• **EXERCISE AIM**: Restate all entries word for word, minus pictures.

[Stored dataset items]
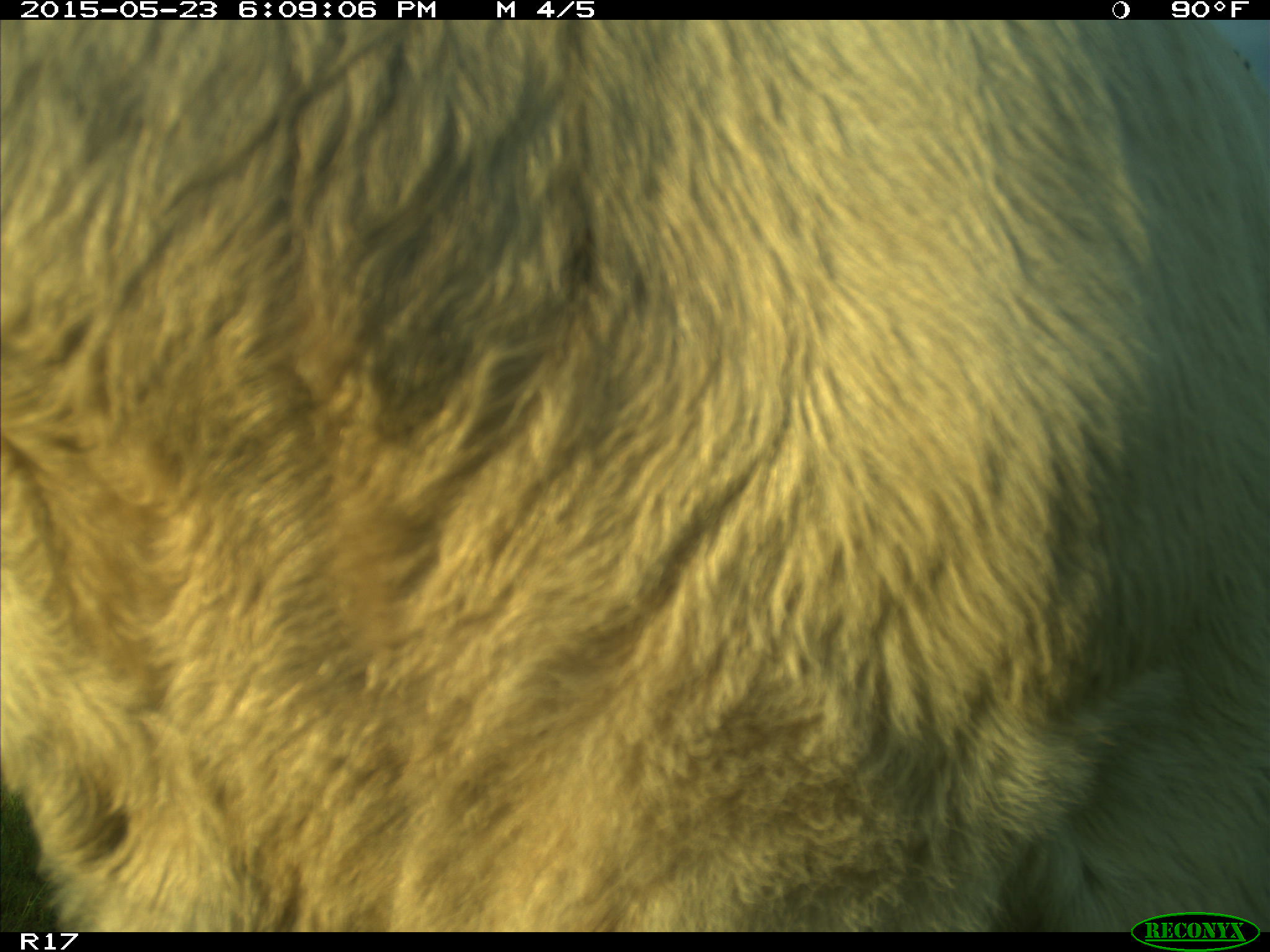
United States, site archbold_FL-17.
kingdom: Animalia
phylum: Chordata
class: Mammalia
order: Artiodactyla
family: Bovidae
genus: Bos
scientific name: Bos taurus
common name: domestic cow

• **TASK RESPONSE**:
United States, site archbold_FL-17.
kingdom: Animalia
phylum: Chordata
class: Mammalia
order: Artiodactyla
family: Bovidae
genus: Bos
scientific name: Bos taurus
common name: domestic cow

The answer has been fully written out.